[Items listed in a dataset]
++++++++++++++++++++

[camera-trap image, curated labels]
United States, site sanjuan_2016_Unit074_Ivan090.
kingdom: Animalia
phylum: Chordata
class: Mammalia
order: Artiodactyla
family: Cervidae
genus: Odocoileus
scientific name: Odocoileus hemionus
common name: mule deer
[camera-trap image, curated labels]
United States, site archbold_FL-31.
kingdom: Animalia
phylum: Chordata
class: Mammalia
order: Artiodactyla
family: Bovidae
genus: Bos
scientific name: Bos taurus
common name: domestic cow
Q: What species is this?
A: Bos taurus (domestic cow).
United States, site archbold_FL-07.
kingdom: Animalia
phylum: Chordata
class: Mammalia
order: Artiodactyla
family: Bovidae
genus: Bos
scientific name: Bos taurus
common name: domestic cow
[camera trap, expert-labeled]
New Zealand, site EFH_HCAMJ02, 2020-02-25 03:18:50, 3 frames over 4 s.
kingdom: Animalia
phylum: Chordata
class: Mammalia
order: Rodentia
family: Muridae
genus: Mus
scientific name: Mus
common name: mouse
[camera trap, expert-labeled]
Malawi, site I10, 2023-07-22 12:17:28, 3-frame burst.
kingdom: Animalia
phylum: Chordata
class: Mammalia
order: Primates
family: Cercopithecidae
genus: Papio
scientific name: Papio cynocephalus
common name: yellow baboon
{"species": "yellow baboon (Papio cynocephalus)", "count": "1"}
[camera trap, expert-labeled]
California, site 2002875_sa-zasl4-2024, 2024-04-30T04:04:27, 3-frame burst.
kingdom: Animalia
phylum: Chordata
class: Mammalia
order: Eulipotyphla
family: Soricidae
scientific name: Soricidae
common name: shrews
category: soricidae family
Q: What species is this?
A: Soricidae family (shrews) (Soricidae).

++++++++++++++++++++

Exercise goal: Count the lines of the data above where the string "common" shows up; reply with the number only.

Answer section: 6